昨日のこのブログで書きましたが、光太郎の父・光雲と縁のあった人物も既に登場しています。松坂慶子さん演じる大隈綾子です。
昭和4年(1929)、萬里閣書房から刊行された『光雲懐古談』という書物があります。大正11年(1922)から、光太郎と、光太郎の友人で作家の田村松魚が光雲の談話を聴き、田村がそれを書き留めたものが中心になっています。
その中に、「大隈綾子刀自の思い出」という一項が設けられています。田村による聞き取りが行われていた大正12年(1923)、綾子が亡くなったことを受け、ちょうどいいい機会だから、と語ったものです。
それによると、綾子は御徒町に住んでいた旗本・三枝家の娘で、その三枝家が光雲の師匠・東雲の得意客であったことに端を発します。
一度は東雲が間に入って綾子が大工棟梁の家に嫁いだり(程なく不縁となり、出戻りましたが)、東雲が三枝家の屋敷を買い取ったり(移築されて、後に徴兵逃れのため光雲の養母となる東雲の姉・悦が暮らしました)、綾子の兄で当主の竜之介が東雲に大黒様の像を彫って貰ったところ、間もなく綾子と大隈重信の結婚がまとまり、大黒様の御利益だと評判になって、三枝家の親類筋からも大黒様の注文が入ったり……若き日の光雲はそうした経緯をそばで見聞きしていました。

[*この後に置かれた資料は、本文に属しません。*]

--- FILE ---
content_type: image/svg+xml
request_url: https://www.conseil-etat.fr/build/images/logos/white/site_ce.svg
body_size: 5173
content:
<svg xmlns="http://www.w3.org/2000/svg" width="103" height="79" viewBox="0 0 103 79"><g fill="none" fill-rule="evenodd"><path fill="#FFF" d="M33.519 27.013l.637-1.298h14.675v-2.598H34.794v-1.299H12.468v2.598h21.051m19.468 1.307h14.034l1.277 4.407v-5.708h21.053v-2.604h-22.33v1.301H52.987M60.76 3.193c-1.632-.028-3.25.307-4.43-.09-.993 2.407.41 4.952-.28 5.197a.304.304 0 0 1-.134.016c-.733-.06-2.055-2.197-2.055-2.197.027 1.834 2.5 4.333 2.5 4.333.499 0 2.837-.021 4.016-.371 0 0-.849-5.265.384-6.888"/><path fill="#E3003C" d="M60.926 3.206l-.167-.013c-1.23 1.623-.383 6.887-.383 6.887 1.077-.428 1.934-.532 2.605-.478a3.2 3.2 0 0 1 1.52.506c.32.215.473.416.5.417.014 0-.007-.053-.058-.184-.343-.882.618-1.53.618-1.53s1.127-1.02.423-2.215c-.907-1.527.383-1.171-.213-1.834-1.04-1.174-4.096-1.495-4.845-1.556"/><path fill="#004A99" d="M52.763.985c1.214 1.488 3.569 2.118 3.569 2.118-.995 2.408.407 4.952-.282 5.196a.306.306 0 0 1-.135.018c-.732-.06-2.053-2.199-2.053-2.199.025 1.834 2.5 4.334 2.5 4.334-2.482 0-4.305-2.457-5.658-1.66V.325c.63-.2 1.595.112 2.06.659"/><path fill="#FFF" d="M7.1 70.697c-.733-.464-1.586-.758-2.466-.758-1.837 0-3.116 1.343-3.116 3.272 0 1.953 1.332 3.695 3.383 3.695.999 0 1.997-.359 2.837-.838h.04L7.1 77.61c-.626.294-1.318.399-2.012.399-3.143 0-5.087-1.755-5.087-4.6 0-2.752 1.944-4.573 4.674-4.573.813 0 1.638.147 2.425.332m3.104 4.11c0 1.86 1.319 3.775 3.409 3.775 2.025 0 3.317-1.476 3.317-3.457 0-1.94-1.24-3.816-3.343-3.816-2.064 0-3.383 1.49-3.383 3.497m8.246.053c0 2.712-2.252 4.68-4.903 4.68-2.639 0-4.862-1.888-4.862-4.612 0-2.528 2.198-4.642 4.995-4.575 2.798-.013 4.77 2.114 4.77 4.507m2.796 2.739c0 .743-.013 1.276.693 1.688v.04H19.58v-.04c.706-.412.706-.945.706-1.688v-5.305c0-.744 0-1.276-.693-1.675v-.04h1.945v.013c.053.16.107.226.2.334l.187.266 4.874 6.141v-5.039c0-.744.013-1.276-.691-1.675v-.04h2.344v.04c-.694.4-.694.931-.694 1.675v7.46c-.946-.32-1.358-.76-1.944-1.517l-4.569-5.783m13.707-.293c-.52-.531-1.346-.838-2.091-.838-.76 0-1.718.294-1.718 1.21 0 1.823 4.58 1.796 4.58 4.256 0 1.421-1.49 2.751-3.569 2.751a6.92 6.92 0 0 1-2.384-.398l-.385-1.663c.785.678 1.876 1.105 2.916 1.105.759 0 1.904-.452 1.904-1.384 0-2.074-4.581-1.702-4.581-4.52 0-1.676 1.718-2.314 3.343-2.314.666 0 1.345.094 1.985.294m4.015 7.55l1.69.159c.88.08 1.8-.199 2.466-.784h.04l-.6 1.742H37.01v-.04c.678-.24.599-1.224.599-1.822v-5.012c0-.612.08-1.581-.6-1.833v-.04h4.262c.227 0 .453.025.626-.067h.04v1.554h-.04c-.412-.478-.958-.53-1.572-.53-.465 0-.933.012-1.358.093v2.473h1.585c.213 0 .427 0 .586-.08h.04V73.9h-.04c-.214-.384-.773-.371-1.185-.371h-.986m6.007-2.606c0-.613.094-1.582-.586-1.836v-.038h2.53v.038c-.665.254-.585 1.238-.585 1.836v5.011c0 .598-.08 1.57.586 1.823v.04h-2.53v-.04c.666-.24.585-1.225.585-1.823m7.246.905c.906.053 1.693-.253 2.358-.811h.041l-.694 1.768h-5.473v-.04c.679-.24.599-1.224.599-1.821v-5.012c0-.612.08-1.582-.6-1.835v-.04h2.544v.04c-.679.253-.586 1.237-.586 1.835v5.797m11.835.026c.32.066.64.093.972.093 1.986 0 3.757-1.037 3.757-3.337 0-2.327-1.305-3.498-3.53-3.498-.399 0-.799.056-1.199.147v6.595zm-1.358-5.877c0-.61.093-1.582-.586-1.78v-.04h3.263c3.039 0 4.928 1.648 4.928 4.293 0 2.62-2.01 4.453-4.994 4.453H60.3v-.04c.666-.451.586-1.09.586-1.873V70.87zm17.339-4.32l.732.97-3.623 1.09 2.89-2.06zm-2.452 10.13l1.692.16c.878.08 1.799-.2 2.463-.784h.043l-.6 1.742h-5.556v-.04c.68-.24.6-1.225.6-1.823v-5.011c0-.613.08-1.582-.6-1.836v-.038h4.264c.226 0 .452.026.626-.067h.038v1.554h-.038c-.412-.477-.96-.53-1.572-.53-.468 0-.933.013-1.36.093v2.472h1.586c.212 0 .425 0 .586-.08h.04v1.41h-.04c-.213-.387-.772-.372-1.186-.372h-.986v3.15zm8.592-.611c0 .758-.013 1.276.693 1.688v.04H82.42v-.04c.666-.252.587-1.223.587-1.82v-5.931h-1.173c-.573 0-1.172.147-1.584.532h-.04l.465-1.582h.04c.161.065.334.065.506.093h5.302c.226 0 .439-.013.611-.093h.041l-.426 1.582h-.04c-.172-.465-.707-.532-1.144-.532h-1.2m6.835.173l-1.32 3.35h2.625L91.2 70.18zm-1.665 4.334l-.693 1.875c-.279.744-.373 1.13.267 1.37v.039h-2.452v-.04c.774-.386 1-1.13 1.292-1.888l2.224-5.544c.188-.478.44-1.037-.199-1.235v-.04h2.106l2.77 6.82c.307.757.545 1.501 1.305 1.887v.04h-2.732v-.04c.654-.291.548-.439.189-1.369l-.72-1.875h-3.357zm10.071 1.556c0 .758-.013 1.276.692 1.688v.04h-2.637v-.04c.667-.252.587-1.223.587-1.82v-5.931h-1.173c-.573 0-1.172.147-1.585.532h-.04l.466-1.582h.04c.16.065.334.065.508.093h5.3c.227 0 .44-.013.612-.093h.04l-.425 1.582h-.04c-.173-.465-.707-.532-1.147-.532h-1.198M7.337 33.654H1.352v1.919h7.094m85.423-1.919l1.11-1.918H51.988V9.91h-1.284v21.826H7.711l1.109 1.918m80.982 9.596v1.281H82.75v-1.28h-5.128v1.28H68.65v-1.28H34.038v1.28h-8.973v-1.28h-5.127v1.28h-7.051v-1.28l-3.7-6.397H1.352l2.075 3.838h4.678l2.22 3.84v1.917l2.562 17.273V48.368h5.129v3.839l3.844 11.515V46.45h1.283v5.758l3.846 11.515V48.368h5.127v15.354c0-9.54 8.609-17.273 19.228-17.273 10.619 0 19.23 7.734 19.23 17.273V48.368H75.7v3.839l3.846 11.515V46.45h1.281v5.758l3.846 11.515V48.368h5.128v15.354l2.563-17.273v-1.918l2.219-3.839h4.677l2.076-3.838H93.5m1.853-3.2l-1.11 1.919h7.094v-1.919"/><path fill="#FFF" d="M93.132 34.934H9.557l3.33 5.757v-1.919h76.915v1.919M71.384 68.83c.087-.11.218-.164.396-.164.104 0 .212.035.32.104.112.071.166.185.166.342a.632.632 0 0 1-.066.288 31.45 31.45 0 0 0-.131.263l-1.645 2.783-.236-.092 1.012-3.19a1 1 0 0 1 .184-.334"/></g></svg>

また、綾子が大隈家に嫁いだ後、綾子が実家に残した厖大な「南無阿弥陀仏」の願文を、光雲が師匠に命じられて、川施餓鬼の時に、二、三時間かけて吾妻橋から隅田川に流したこともあるそうです。
光雲の綾子評。
噂に聞けば大隈夫人綾子と云ふ人は、大層よく出来た人だとの評判であるが、成程、娘時代からあれ丈けの辛抱をして心を錬つて居られた丈あつて、今日天下一二と云はれる政治家の夫人となつてもやはりその妻としての役儀を立派に仕終せるといふは、心掛けがまた別なものであるかと感心したことでありました。
綾子が亡くなった後、綾子の過去に関する誤った風聞――光雲曰く「元、料理屋の女中であつたなど、誰々の妾であつたなど」――が広まり、それを憂えた光雲が、懐古談の中で、特に綾子の話をしたというわけです。
ところで、年令の関係ですが、光雲は嘉永5年(1853)の生まれ。綾子は2つ上の嘉永3年(1851)生まれです。ちなみに広岡浅子は嘉永2年(1850)生まれ。浅子の方が年上です。
「あさが来た」では波瑠さん(あさ)と松坂慶子さん(綾子)で、どう見ても綾子の方が年上に見えますが、そこはドラマの演出上、仕方がないのでしょう。
ところで光雲の語った「大隈綾子刀自の思い出」、「青空文庫」さんで読むことが出来ます。ぜひお読み下さい。
【折々の歌と句・光太郎】
春をりをり雨の寒さよ一人旅 明治42年(1909) 光太郎27歳
やっと暖かくなったと思ったら、寒の戻りで冷たい雨。「三寒四温」とはよく言ったものですね。